• _Exercise prompt_: Format every line of the records below as a numbered list, skipping any blank lines.

• _Data section_:

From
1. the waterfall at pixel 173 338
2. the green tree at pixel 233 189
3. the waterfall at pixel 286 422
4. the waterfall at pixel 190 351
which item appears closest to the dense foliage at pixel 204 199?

• _Output of the task_:
1. From
2. 1. the waterfall at pixel 173 338
3. 2. the green tree at pixel 233 189
4. 3. the waterfall at pixel 286 422
5. 4. the waterfall at pixel 190 351
6. which item appears closest to the dense foliage at pixel 204 199?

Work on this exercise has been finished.